« Le Testament de Charles » : Destin et dilemmes d’un officier africain
Dans Le Testament de Charles, Christian Eboulé plonge au cœur des ultimes pensées du capitaine Charles Ntchongwè, inspiré de Charles N’Tchoréré, officier gabonais naturalisé français, héroïquement tombé sous les balles nazies en 1940. Alors que son exécution approche, Charles, pris dans le tourbillon de souvenirs et de réflexions, s’interroge sur les choix de sa vie. A-t-il eu raison de renoncer à sa culture pour se faire accepter par une France coloniale ? C’est dans cette lucidité amère, où l’histoire personnelle se mêle à la grande Histoire, que se dessine le portrait complexe d’un homme tiraillé entre le devoir militaire et la quête identitaire.

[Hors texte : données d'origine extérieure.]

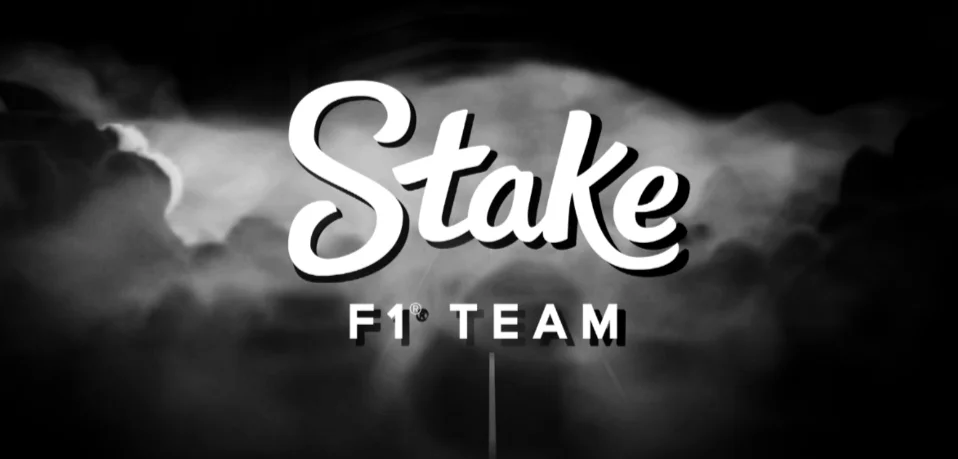 stake f1 team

Eboulé, journaliste pour TV5Monde, choisit le roman pour aborder la mémoire d’un homme qui symbolise le destin des soldats africains au service de la France. Charles revient sur sa vie de manière introspective, des bancs de l’internat religieux au Gabon à son parcours militaire en France, revisitant ainsi les humiliations, le racisme et la bravoure qui ont marqué son existence. Au-delà de l’individu, l’auteur dresse un tableau de l’histoire coloniale française, exposant les sacrifices souvent ignorés de ces hommes prêts à mourir pour un pays qui les a si peu considérés. Ce choix de la fiction, avec ses libertés narratives, permet à Eboulé de saisir les nuances émotionnelles de son personnage, d’autant plus poignantes à l’approche de sa mort.
Au cœur de cette réflexion se tient la figure fictive de son grand-père, Okili, symbole de la tradition et des racines africaines. Dans ce dialogue intérieur, Okili incarne la voix de la sagesse ancestrale, rappelant à Charles l’importance de sa culture d’origine face à l’assimilation imposée par la France. Ce conflit entre modernité et enracinement culturel constitue l’une des trames centrales du roman, soulignant la complexité de l’expérience coloniale pour les Africains. Charles, en renonçant à certains aspects de son identité pour avancer socialement, prend conscience qu’il a peut-être trahi une partie de lui-même.
Enfin, le roman aborde aussi la participation des tirailleurs africains dans les guerres européennes et les débats qu’elle suscite. Eboulé place en exergue un extrait du poème Thiaroye de Senghor, rappelant le massacre de soldats africains après leur retour de la guerre, une tragédie qui résonne avec le destin de Charles. Ce choix souligne le poids historique des injustices vécues par ces hommes et rend hommage à leur courage. À travers Le Testament de Charles, Christian Eboulé ouvre une fenêtre sur le passé pour mieux comprendre les défis de l’identité et les cicatrices laissées par la colonisation.